Poi, tornando al tavolo: “Era l’amico di mio marito, un carissimo amico, anzi praticamente un fratello, hanno fatto sempre tutto insieme, la stessa scuola, lo stesso lavoro. Non vi nascondo che quando mi fidanzai con mio marito ero abbastanza gelosa di Alfredo, ma poi anche lui si fidanzò con una bravissima ragazza e siamo diventati tutti amici. Ora aspettano il terzo figlio, dopo dieci anni, sono così emozionati, non so se invidiarli o compatirli…sapete i figli, uno si lamenta ma se poi non ci fossero, che vita sarebbe…voi avete figli?”
“No, a dire il vero, non sono nemmeno sposato.”
“Ma come, un bel giovane come voi! Ma ce l’avete la ragazza?”
“Sì, ho una bellissima fidanzata ma abita al mio paese e per ora non è possibile che ci sposiamo.”
“Ma perché, scusate se sono indiscreta, non può venirsene a Napoli?”

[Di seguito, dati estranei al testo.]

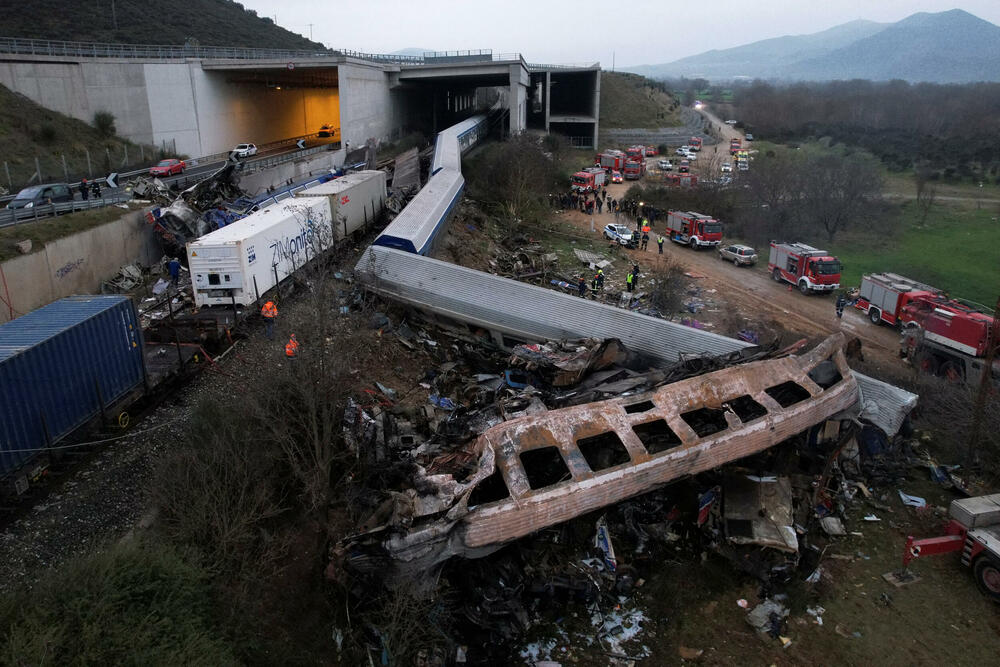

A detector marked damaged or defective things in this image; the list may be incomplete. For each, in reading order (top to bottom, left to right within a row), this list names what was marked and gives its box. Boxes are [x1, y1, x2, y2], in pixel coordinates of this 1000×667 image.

crumpled train wreckage [332, 334, 864, 588]
broken metal panel [348, 334, 856, 584]
broken metal panel [356, 245, 916, 438]
torn roof panel [356, 248, 916, 436]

Con chiunque altro il commissario avrebbe cambiato argomento ma provava tanta simpatia per quella donna che ebbe paura di offenderla con una risposta brusca, così sorridendo più di se stesso che di lei, spiegò: “Il fatto è che Marinella, la mia fidanzata, si è messa a lavorare con il padre che ha una grande azienda agricola e si è messa in testa di modernizzarla. Lo ha costretto a cambiare tipo di coltivazione, sapete questi prodotti biologici, senza concimi chimici, poi ha avviato la vendita on-line, sarebbe attraverso internet e ora non può certo lasciare il padre da solo.”
“Mamma mia, che cosa difficile, deve essere brava la vostra fidanzata con il computer.”

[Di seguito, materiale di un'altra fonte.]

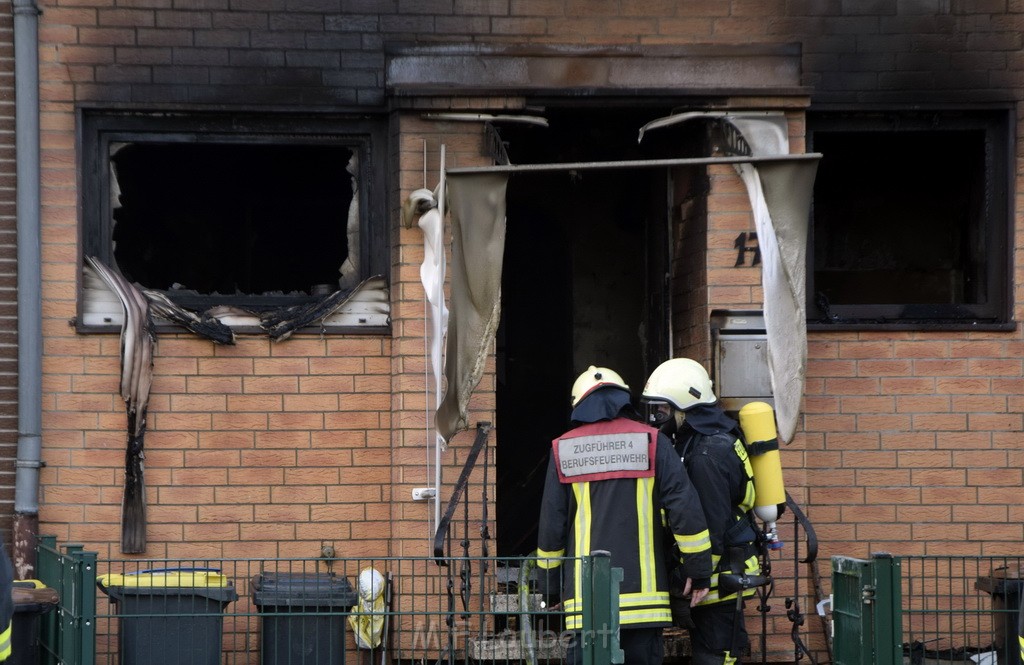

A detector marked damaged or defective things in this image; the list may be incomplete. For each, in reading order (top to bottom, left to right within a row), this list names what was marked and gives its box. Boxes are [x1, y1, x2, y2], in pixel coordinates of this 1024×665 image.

charred window frame [79, 111, 388, 334]
burnt window [80, 112, 388, 334]
fire damaged doorway [492, 107, 700, 556]
burnt window [808, 110, 1016, 328]
charred window frame [808, 110, 1016, 330]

“Brava? è una maga dell’informatica! del resto ha anche ragione, in paese non è come in città, non ci sono tante distrazioni e allora lei si diverte via internet a parlare con la gente in ogni parte del mondo…ma ora vi sto facendo perdere tempo. Un’ultima cosa e poi vi lascio alla vostra cucina: sempre per quel fatto dei sigilli rotti, non avete sentito nessuno entrare nell’appartamento affianco?”
“No, commissario, ve lo giuro sui miei figli, veramente non ho sentito nessun rumore, mai in questi giorni. Non so come abbiano fatto ad entrare, deve essere stato o in piena notte o mentre ero uscita perché se no qualcosa avrei sentito sicuramente.”

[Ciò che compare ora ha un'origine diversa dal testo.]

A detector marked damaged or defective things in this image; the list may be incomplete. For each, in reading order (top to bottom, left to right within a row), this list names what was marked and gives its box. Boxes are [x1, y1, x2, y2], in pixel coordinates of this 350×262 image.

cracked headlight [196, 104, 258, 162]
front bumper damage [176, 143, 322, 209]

“Arrivederci, signora…con che pasta ve lo mangiate questo sugo?” Non poté trattenersi dal chiedere il commissario.
“Con le pennette, mia madre lo faceva con i rigatoni ma ai miei figli non piacciono, che volete, anche la pasta passa di moda!”

Tornato in ufficio Luigi Dauria non trovò Sirica che era andato a mangiare con i colleghi, ci rimase male in verità perché andare da solo in un ristorante lo metteva ancora a disagio, farsi portare qualcosa in ufficio lo intimidiva ancora di più e così stava per rassegnarsi al digiuno quando l’agente Minardi si affacciò alla porta: “Commissario, posso parlarle un momento?”
Per la fame dimenticò la sua cronica timidezza e sorprendendo se stesso disse: “Stavo uscendo per andare a mangiare qualcosa, venga con me, vuole? così parliamo con calma.”